Aim of the task -
Transcribe the data exactly. Pictures stay out.

Records for this exercise -
★ ★ ★ ★ ★ ★ ★

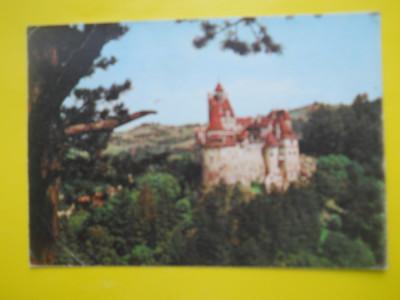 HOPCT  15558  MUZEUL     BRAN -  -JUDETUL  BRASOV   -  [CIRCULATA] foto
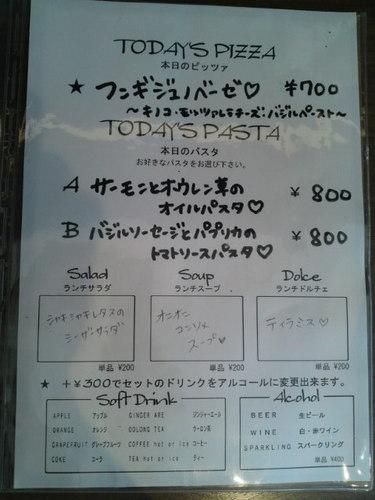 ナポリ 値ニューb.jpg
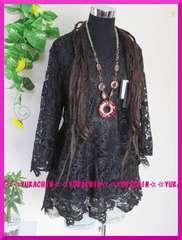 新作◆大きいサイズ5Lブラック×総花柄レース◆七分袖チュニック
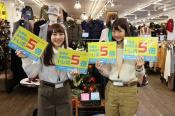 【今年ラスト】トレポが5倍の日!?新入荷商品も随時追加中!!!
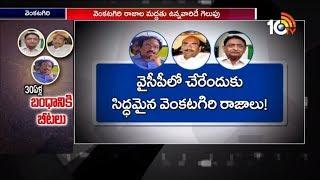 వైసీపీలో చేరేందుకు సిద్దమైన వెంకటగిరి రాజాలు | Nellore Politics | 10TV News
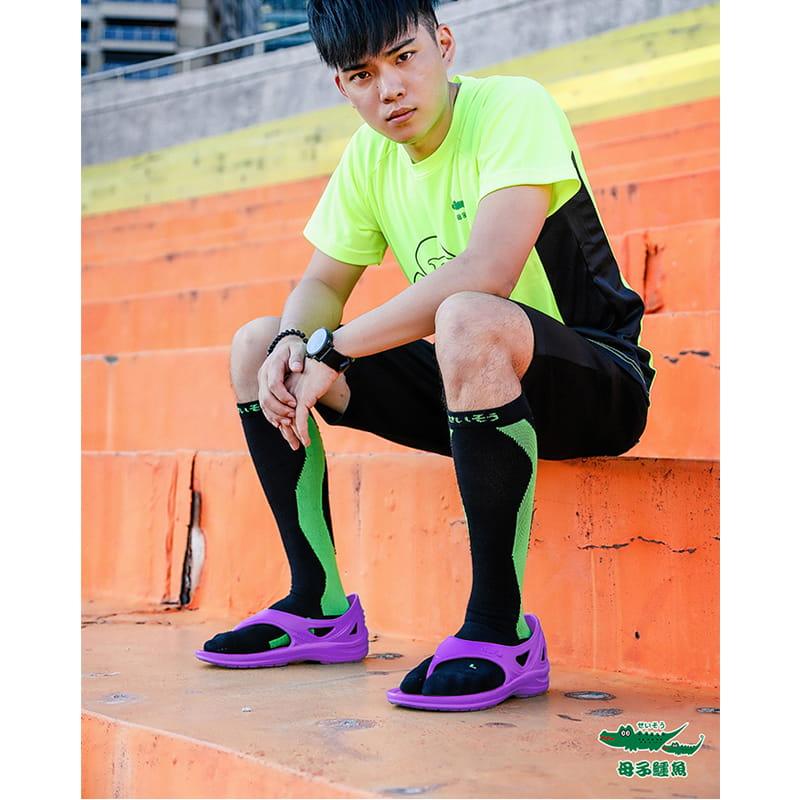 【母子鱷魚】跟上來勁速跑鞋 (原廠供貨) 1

★ ★ ★ ★ ★ ★ ★

Exercise output -
 HOPCT  15558  MUZEUL     BRAN -  -JUDETUL  BRASOV   -  [CIRCULATA] foto
 ナポリ 値ニューb.jpg
 新作◆大きいサイズ5Lブラック×総花柄レース◆七分袖チュニック
 【今年ラスト】トレポが5倍の日!?新入荷商品も随時追加中!!!
 వైసీపీలో చేరేందుకు సిద్దమైన వెంకటగిరి రాజాలు | Nellore Politics | 10TV News
 【母子鱷魚】跟上來勁速跑鞋 (原廠供貨) 1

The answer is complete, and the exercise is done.